The Tai'an Pumped Storage Power Station is a 1,000 MW pumped-storage hydroelectric power station located in the city of Tai'an in Shandong Province, China. Construction on the project began in February 2000 and the upper reservoir began to fill in May 2005. The four generators were commissioned between December 2005 and August 2007. The power station operates by shifting water between an upper and lower reservoir to generate electricity. The lower reservoir, Dahe Reservoir, was originally built in 1960 but repaired extensively for the project. The Tai'an Upper Reservoir is located in a valley above the east side of the lower reservoir. During periods of low energy demand, such as at night, water is pumped from Tai'an Lower Reservoir up to the upper reservoir. When energy demand is high, the water is released back down to the lower reservoir but the pump turbines that pumped the water up now reverse mode and serve as generators to produce electricity. The process is repeated as necessary and the plant serves as a peaking power plant. It is operated by State Grid Xinyuan Co.

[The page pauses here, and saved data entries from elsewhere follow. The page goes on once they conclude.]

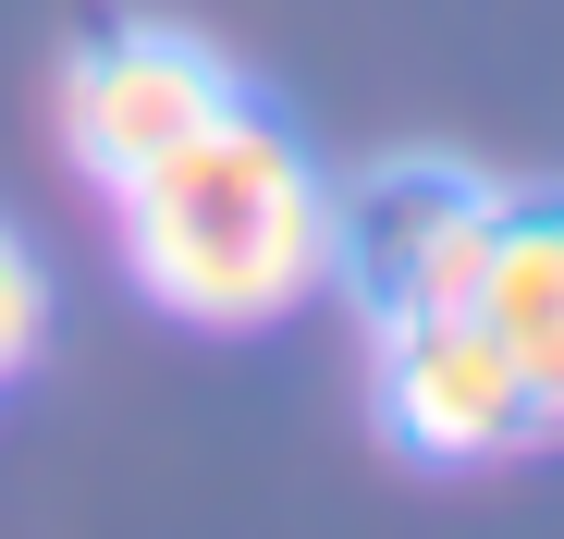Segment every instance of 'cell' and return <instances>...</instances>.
Wrapping results in <instances>:
<instances>
[{
  "label": "cell",
  "mask_w": 564,
  "mask_h": 539,
  "mask_svg": "<svg viewBox=\"0 0 564 539\" xmlns=\"http://www.w3.org/2000/svg\"><path fill=\"white\" fill-rule=\"evenodd\" d=\"M135 283L197 331H270L344 270V197L270 111H209L184 147L111 185Z\"/></svg>",
  "instance_id": "obj_1"
},
{
  "label": "cell",
  "mask_w": 564,
  "mask_h": 539,
  "mask_svg": "<svg viewBox=\"0 0 564 539\" xmlns=\"http://www.w3.org/2000/svg\"><path fill=\"white\" fill-rule=\"evenodd\" d=\"M368 405L417 466H503L540 454V393L491 343L479 307H381L368 319Z\"/></svg>",
  "instance_id": "obj_2"
},
{
  "label": "cell",
  "mask_w": 564,
  "mask_h": 539,
  "mask_svg": "<svg viewBox=\"0 0 564 539\" xmlns=\"http://www.w3.org/2000/svg\"><path fill=\"white\" fill-rule=\"evenodd\" d=\"M209 111H234V74H221V50H197L184 25H111V37H86L74 74H62V147H74L86 185L148 172Z\"/></svg>",
  "instance_id": "obj_3"
},
{
  "label": "cell",
  "mask_w": 564,
  "mask_h": 539,
  "mask_svg": "<svg viewBox=\"0 0 564 539\" xmlns=\"http://www.w3.org/2000/svg\"><path fill=\"white\" fill-rule=\"evenodd\" d=\"M491 233H503V197L466 185L442 160H393L344 197V283L381 307H466L491 270Z\"/></svg>",
  "instance_id": "obj_4"
},
{
  "label": "cell",
  "mask_w": 564,
  "mask_h": 539,
  "mask_svg": "<svg viewBox=\"0 0 564 539\" xmlns=\"http://www.w3.org/2000/svg\"><path fill=\"white\" fill-rule=\"evenodd\" d=\"M466 307H479L491 343L528 369L540 441H564V197H503L491 270H479V295H466Z\"/></svg>",
  "instance_id": "obj_5"
},
{
  "label": "cell",
  "mask_w": 564,
  "mask_h": 539,
  "mask_svg": "<svg viewBox=\"0 0 564 539\" xmlns=\"http://www.w3.org/2000/svg\"><path fill=\"white\" fill-rule=\"evenodd\" d=\"M37 331H50V283H37V257L0 233V381L37 355Z\"/></svg>",
  "instance_id": "obj_6"
}]
</instances>
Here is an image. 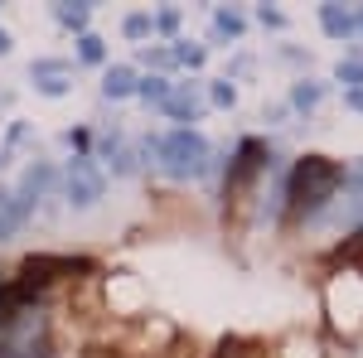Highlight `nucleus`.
Returning <instances> with one entry per match:
<instances>
[{
	"label": "nucleus",
	"mask_w": 363,
	"mask_h": 358,
	"mask_svg": "<svg viewBox=\"0 0 363 358\" xmlns=\"http://www.w3.org/2000/svg\"><path fill=\"white\" fill-rule=\"evenodd\" d=\"M136 92L145 97V102H165V97H169V83L160 78V73H155V78H136Z\"/></svg>",
	"instance_id": "nucleus-13"
},
{
	"label": "nucleus",
	"mask_w": 363,
	"mask_h": 358,
	"mask_svg": "<svg viewBox=\"0 0 363 358\" xmlns=\"http://www.w3.org/2000/svg\"><path fill=\"white\" fill-rule=\"evenodd\" d=\"M339 184H344V165H339V160H325V155H306V160H296V169H291V184H286L291 213H296V218L320 213V208L335 198Z\"/></svg>",
	"instance_id": "nucleus-1"
},
{
	"label": "nucleus",
	"mask_w": 363,
	"mask_h": 358,
	"mask_svg": "<svg viewBox=\"0 0 363 358\" xmlns=\"http://www.w3.org/2000/svg\"><path fill=\"white\" fill-rule=\"evenodd\" d=\"M344 102H349L354 111H363V87H349V97H344Z\"/></svg>",
	"instance_id": "nucleus-25"
},
{
	"label": "nucleus",
	"mask_w": 363,
	"mask_h": 358,
	"mask_svg": "<svg viewBox=\"0 0 363 358\" xmlns=\"http://www.w3.org/2000/svg\"><path fill=\"white\" fill-rule=\"evenodd\" d=\"M54 15H58V25H68V29H87V5H58Z\"/></svg>",
	"instance_id": "nucleus-14"
},
{
	"label": "nucleus",
	"mask_w": 363,
	"mask_h": 358,
	"mask_svg": "<svg viewBox=\"0 0 363 358\" xmlns=\"http://www.w3.org/2000/svg\"><path fill=\"white\" fill-rule=\"evenodd\" d=\"M213 102H218V107H233V102H238V87L233 83H213Z\"/></svg>",
	"instance_id": "nucleus-21"
},
{
	"label": "nucleus",
	"mask_w": 363,
	"mask_h": 358,
	"mask_svg": "<svg viewBox=\"0 0 363 358\" xmlns=\"http://www.w3.org/2000/svg\"><path fill=\"white\" fill-rule=\"evenodd\" d=\"M34 87H39L44 97H63V92H68V78H34Z\"/></svg>",
	"instance_id": "nucleus-19"
},
{
	"label": "nucleus",
	"mask_w": 363,
	"mask_h": 358,
	"mask_svg": "<svg viewBox=\"0 0 363 358\" xmlns=\"http://www.w3.org/2000/svg\"><path fill=\"white\" fill-rule=\"evenodd\" d=\"M281 358H320V349H315L310 339H291V344L281 349Z\"/></svg>",
	"instance_id": "nucleus-18"
},
{
	"label": "nucleus",
	"mask_w": 363,
	"mask_h": 358,
	"mask_svg": "<svg viewBox=\"0 0 363 358\" xmlns=\"http://www.w3.org/2000/svg\"><path fill=\"white\" fill-rule=\"evenodd\" d=\"M257 20H262V25H272V29H281V25H286V20H281L277 10H267V5H262V10H257Z\"/></svg>",
	"instance_id": "nucleus-24"
},
{
	"label": "nucleus",
	"mask_w": 363,
	"mask_h": 358,
	"mask_svg": "<svg viewBox=\"0 0 363 358\" xmlns=\"http://www.w3.org/2000/svg\"><path fill=\"white\" fill-rule=\"evenodd\" d=\"M0 54H10V34L5 29H0Z\"/></svg>",
	"instance_id": "nucleus-28"
},
{
	"label": "nucleus",
	"mask_w": 363,
	"mask_h": 358,
	"mask_svg": "<svg viewBox=\"0 0 363 358\" xmlns=\"http://www.w3.org/2000/svg\"><path fill=\"white\" fill-rule=\"evenodd\" d=\"M150 20H155V29L174 34V29H179V10H160V15H150Z\"/></svg>",
	"instance_id": "nucleus-22"
},
{
	"label": "nucleus",
	"mask_w": 363,
	"mask_h": 358,
	"mask_svg": "<svg viewBox=\"0 0 363 358\" xmlns=\"http://www.w3.org/2000/svg\"><path fill=\"white\" fill-rule=\"evenodd\" d=\"M68 73H73L68 58H34V68H29V78H68Z\"/></svg>",
	"instance_id": "nucleus-10"
},
{
	"label": "nucleus",
	"mask_w": 363,
	"mask_h": 358,
	"mask_svg": "<svg viewBox=\"0 0 363 358\" xmlns=\"http://www.w3.org/2000/svg\"><path fill=\"white\" fill-rule=\"evenodd\" d=\"M25 218H29V208L15 198V194H5L0 189V242H10L20 228H25Z\"/></svg>",
	"instance_id": "nucleus-7"
},
{
	"label": "nucleus",
	"mask_w": 363,
	"mask_h": 358,
	"mask_svg": "<svg viewBox=\"0 0 363 358\" xmlns=\"http://www.w3.org/2000/svg\"><path fill=\"white\" fill-rule=\"evenodd\" d=\"M145 63H155V68H169V63H174V54H169V49H145Z\"/></svg>",
	"instance_id": "nucleus-23"
},
{
	"label": "nucleus",
	"mask_w": 363,
	"mask_h": 358,
	"mask_svg": "<svg viewBox=\"0 0 363 358\" xmlns=\"http://www.w3.org/2000/svg\"><path fill=\"white\" fill-rule=\"evenodd\" d=\"M174 58H179V63H189V68H199V63H203V49H199V44H179Z\"/></svg>",
	"instance_id": "nucleus-20"
},
{
	"label": "nucleus",
	"mask_w": 363,
	"mask_h": 358,
	"mask_svg": "<svg viewBox=\"0 0 363 358\" xmlns=\"http://www.w3.org/2000/svg\"><path fill=\"white\" fill-rule=\"evenodd\" d=\"M126 39H145V34H150V29H155V20H150V15H145V10H136V15H126Z\"/></svg>",
	"instance_id": "nucleus-15"
},
{
	"label": "nucleus",
	"mask_w": 363,
	"mask_h": 358,
	"mask_svg": "<svg viewBox=\"0 0 363 358\" xmlns=\"http://www.w3.org/2000/svg\"><path fill=\"white\" fill-rule=\"evenodd\" d=\"M349 252H354V257H363V233L354 237V242H349Z\"/></svg>",
	"instance_id": "nucleus-27"
},
{
	"label": "nucleus",
	"mask_w": 363,
	"mask_h": 358,
	"mask_svg": "<svg viewBox=\"0 0 363 358\" xmlns=\"http://www.w3.org/2000/svg\"><path fill=\"white\" fill-rule=\"evenodd\" d=\"M354 25H363V10H359V20H354Z\"/></svg>",
	"instance_id": "nucleus-29"
},
{
	"label": "nucleus",
	"mask_w": 363,
	"mask_h": 358,
	"mask_svg": "<svg viewBox=\"0 0 363 358\" xmlns=\"http://www.w3.org/2000/svg\"><path fill=\"white\" fill-rule=\"evenodd\" d=\"M102 54H107V49H102L97 34H83V39H78V58H83V63H102Z\"/></svg>",
	"instance_id": "nucleus-16"
},
{
	"label": "nucleus",
	"mask_w": 363,
	"mask_h": 358,
	"mask_svg": "<svg viewBox=\"0 0 363 358\" xmlns=\"http://www.w3.org/2000/svg\"><path fill=\"white\" fill-rule=\"evenodd\" d=\"M339 78H344L349 87H363V58H359V54H349L344 63H339Z\"/></svg>",
	"instance_id": "nucleus-17"
},
{
	"label": "nucleus",
	"mask_w": 363,
	"mask_h": 358,
	"mask_svg": "<svg viewBox=\"0 0 363 358\" xmlns=\"http://www.w3.org/2000/svg\"><path fill=\"white\" fill-rule=\"evenodd\" d=\"M213 34H218V39H238V34H242V15H238V10H218V15H213Z\"/></svg>",
	"instance_id": "nucleus-11"
},
{
	"label": "nucleus",
	"mask_w": 363,
	"mask_h": 358,
	"mask_svg": "<svg viewBox=\"0 0 363 358\" xmlns=\"http://www.w3.org/2000/svg\"><path fill=\"white\" fill-rule=\"evenodd\" d=\"M131 92H136V73L126 63H112L102 78V97H131Z\"/></svg>",
	"instance_id": "nucleus-8"
},
{
	"label": "nucleus",
	"mask_w": 363,
	"mask_h": 358,
	"mask_svg": "<svg viewBox=\"0 0 363 358\" xmlns=\"http://www.w3.org/2000/svg\"><path fill=\"white\" fill-rule=\"evenodd\" d=\"M325 310H330V325L344 339H359L363 334V272H339L325 286Z\"/></svg>",
	"instance_id": "nucleus-3"
},
{
	"label": "nucleus",
	"mask_w": 363,
	"mask_h": 358,
	"mask_svg": "<svg viewBox=\"0 0 363 358\" xmlns=\"http://www.w3.org/2000/svg\"><path fill=\"white\" fill-rule=\"evenodd\" d=\"M349 218H363V198H354V203H349Z\"/></svg>",
	"instance_id": "nucleus-26"
},
{
	"label": "nucleus",
	"mask_w": 363,
	"mask_h": 358,
	"mask_svg": "<svg viewBox=\"0 0 363 358\" xmlns=\"http://www.w3.org/2000/svg\"><path fill=\"white\" fill-rule=\"evenodd\" d=\"M54 184H58V169L49 165V160H34V165L25 169V179H20V194H15V198L25 203L29 213H34V203H39V198H44L49 189H54Z\"/></svg>",
	"instance_id": "nucleus-5"
},
{
	"label": "nucleus",
	"mask_w": 363,
	"mask_h": 358,
	"mask_svg": "<svg viewBox=\"0 0 363 358\" xmlns=\"http://www.w3.org/2000/svg\"><path fill=\"white\" fill-rule=\"evenodd\" d=\"M155 160L169 179H199V174H208V140L194 126H179L165 140H155Z\"/></svg>",
	"instance_id": "nucleus-2"
},
{
	"label": "nucleus",
	"mask_w": 363,
	"mask_h": 358,
	"mask_svg": "<svg viewBox=\"0 0 363 358\" xmlns=\"http://www.w3.org/2000/svg\"><path fill=\"white\" fill-rule=\"evenodd\" d=\"M102 174H97V165L87 160V155H73L68 160V169H63V194H68V203L73 208H92L97 198H102Z\"/></svg>",
	"instance_id": "nucleus-4"
},
{
	"label": "nucleus",
	"mask_w": 363,
	"mask_h": 358,
	"mask_svg": "<svg viewBox=\"0 0 363 358\" xmlns=\"http://www.w3.org/2000/svg\"><path fill=\"white\" fill-rule=\"evenodd\" d=\"M320 92H325V87H320V83H310V78H306V83H296V87H291V107L310 111L315 102H320Z\"/></svg>",
	"instance_id": "nucleus-12"
},
{
	"label": "nucleus",
	"mask_w": 363,
	"mask_h": 358,
	"mask_svg": "<svg viewBox=\"0 0 363 358\" xmlns=\"http://www.w3.org/2000/svg\"><path fill=\"white\" fill-rule=\"evenodd\" d=\"M320 25H325V34H335V39H349L354 34V15L344 5H320Z\"/></svg>",
	"instance_id": "nucleus-9"
},
{
	"label": "nucleus",
	"mask_w": 363,
	"mask_h": 358,
	"mask_svg": "<svg viewBox=\"0 0 363 358\" xmlns=\"http://www.w3.org/2000/svg\"><path fill=\"white\" fill-rule=\"evenodd\" d=\"M160 107H165L169 116H179V121H199V116H203V102H199L194 87H169V97Z\"/></svg>",
	"instance_id": "nucleus-6"
}]
</instances>
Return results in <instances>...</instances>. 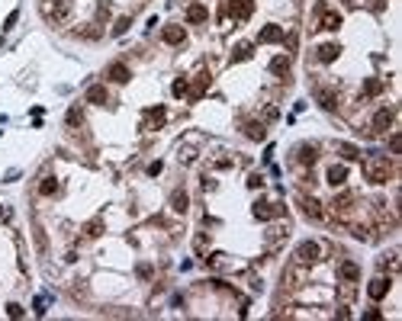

The lower reservoir is created by a 22 m tall and 773 m long earth-fill dam on the Pan Wen River, known as Dahe Reservoir which was first constructed in 1950s or 1960s. It can withhold up to 22347000 m3 of water. The upper reservoir is created by a 99.8 m tall and 413.8 m long concrete-face rock-fill dam. It can withhold up to 10430900 m3 of water, of which 8900000 m3 can be used for power production. Water from the upper reservoir is sent to the 1,000 MW underground power station down near the lower reservoir through two 569.15–577.10 m long headrace/penstock pipes. The drop in elevation between the upper and lower reservoir affords a hydraulic head (water drop) of 248 m.